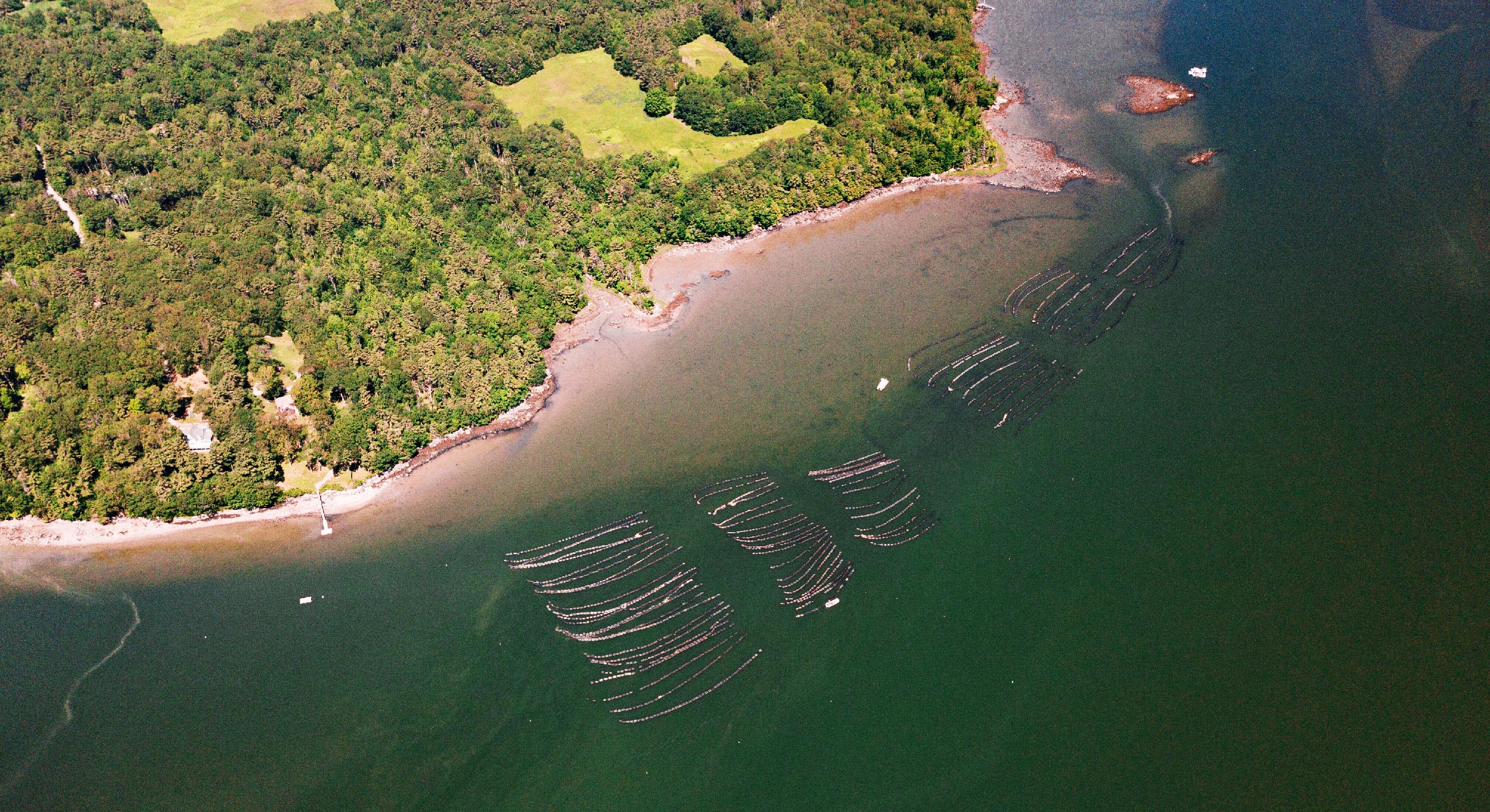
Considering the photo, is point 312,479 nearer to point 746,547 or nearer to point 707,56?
point 746,547

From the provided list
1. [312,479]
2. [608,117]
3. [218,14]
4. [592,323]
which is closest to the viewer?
[312,479]

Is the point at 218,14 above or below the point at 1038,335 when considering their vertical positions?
above

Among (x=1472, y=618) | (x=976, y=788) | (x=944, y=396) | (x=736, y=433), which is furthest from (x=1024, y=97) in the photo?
(x=976, y=788)

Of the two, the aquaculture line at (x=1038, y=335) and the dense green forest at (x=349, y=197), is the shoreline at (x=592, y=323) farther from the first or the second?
the aquaculture line at (x=1038, y=335)

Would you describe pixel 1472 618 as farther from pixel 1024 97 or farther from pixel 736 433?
pixel 1024 97

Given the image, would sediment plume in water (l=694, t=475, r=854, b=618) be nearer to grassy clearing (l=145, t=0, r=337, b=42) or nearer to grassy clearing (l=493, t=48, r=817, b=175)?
grassy clearing (l=493, t=48, r=817, b=175)

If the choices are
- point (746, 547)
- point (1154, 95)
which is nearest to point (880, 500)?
point (746, 547)

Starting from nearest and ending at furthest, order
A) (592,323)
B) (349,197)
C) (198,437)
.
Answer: (198,437) → (592,323) → (349,197)
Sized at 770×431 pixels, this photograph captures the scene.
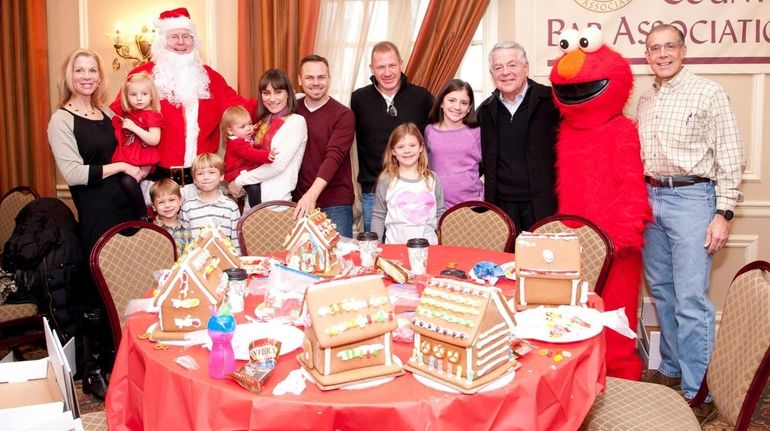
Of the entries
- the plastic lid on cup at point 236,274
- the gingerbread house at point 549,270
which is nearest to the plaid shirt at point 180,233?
the plastic lid on cup at point 236,274

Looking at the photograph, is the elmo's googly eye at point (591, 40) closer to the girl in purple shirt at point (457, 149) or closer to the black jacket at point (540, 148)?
the black jacket at point (540, 148)

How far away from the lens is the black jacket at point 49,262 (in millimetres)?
3332

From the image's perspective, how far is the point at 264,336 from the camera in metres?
1.83

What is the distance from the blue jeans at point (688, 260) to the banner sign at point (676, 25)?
1.12m

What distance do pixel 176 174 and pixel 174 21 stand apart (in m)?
0.88

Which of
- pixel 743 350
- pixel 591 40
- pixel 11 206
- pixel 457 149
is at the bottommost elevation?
pixel 743 350

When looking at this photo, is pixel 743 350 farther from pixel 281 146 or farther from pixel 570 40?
pixel 281 146

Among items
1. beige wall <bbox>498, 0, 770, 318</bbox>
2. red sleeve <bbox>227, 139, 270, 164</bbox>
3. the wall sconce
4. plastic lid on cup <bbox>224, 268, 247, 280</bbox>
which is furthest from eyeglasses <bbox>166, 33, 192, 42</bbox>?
plastic lid on cup <bbox>224, 268, 247, 280</bbox>

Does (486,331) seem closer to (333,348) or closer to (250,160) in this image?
(333,348)

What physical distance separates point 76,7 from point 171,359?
349 cm

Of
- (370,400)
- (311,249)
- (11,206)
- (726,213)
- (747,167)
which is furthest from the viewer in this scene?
(11,206)

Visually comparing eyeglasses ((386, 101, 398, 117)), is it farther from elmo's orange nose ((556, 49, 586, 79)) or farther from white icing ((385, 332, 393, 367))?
white icing ((385, 332, 393, 367))

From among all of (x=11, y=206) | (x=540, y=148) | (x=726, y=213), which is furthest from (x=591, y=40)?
(x=11, y=206)

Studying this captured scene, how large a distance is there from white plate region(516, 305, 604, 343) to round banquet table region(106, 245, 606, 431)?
2 cm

•••

### Goal of the exercise
Give an exact reproduction of every line, leaving out any picture.

### Solution to the exercise
Considering the photo, is point 312,479 nearer to point 746,547 or nearer to point 707,56?
point 746,547

From the provided list
1. [312,479]
2. [608,117]
3. [218,14]
4. [592,323]
which is closest to the viewer?
[312,479]

Is the point at 218,14 above or below the point at 1038,335 when considering their vertical positions?
above

Among (x=1472, y=618) | (x=976, y=788) | (x=944, y=396) | (x=736, y=433), which is furthest from (x=1024, y=97) in the photo?
(x=976, y=788)

Of the two, the aquaculture line at (x=1038, y=335) and the dense green forest at (x=349, y=197), is the shoreline at (x=592, y=323) farther from the first or the second?
the aquaculture line at (x=1038, y=335)

Would you describe pixel 1472 618 as farther from pixel 1024 97 or farther from pixel 736 433?
pixel 1024 97

Given the image, would sediment plume in water (l=694, t=475, r=854, b=618) be nearer to grassy clearing (l=145, t=0, r=337, b=42) or nearer to grassy clearing (l=493, t=48, r=817, b=175)?
grassy clearing (l=493, t=48, r=817, b=175)

If the choices are
- point (746, 547)
- point (1154, 95)
which is nearest to point (880, 500)?
point (746, 547)

Starting from nearest and ending at furthest, order
A) (592,323)
B) (349,197)
C) (198,437)
.
Answer: (198,437) → (592,323) → (349,197)
Sized at 770×431 pixels, this photograph captures the scene.
Of the entries
- the plastic lid on cup at point 236,274
- the gingerbread house at point 549,270
which is nearest to the plaid shirt at point 180,233?
the plastic lid on cup at point 236,274

Looking at the photograph, is the elmo's googly eye at point (591, 40) closer to the girl in purple shirt at point (457, 149) or closer to the black jacket at point (540, 148)?
the black jacket at point (540, 148)

How far away from the lens is the black jacket at point 49,262 (in millimetres)?
3332

From the image's perspective, how far is the point at 264,336 from the camera in metres?
1.83

What is the distance from the blue jeans at point (688, 260) to the banner sign at point (676, 25)?
1.12m

What distance do pixel 176 174 and pixel 174 21 stand apart (in m)?
0.88

Which of
- pixel 743 350
- pixel 591 40
- pixel 11 206
- pixel 457 149
is at the bottommost elevation?
pixel 743 350

When looking at this photo, is pixel 743 350 farther from pixel 281 146 or farther from pixel 570 40?
pixel 281 146

Among items
1. beige wall <bbox>498, 0, 770, 318</bbox>
2. red sleeve <bbox>227, 139, 270, 164</bbox>
3. the wall sconce
4. plastic lid on cup <bbox>224, 268, 247, 280</bbox>
which is furthest from eyeglasses <bbox>166, 33, 192, 42</bbox>?
plastic lid on cup <bbox>224, 268, 247, 280</bbox>

Does (486,331) seem closer to (333,348) or closer to (250,160) in this image?
(333,348)

What physical distance separates point 76,7 from point 171,359?
349 cm

Of
- (370,400)
- (311,249)
- (11,206)
- (726,213)
- (747,167)
which is furthest from the viewer in this scene?
(11,206)

Visually comparing eyeglasses ((386, 101, 398, 117)), is it farther from elmo's orange nose ((556, 49, 586, 79)) or farther from white icing ((385, 332, 393, 367))?
white icing ((385, 332, 393, 367))

From among all of (x=11, y=206) | (x=540, y=148) | (x=726, y=213), which is furthest from (x=591, y=40)?
(x=11, y=206)

Studying this captured scene, how large a distance is there from white plate region(516, 305, 604, 343) to round banquet table region(106, 245, 606, 431)?
2 cm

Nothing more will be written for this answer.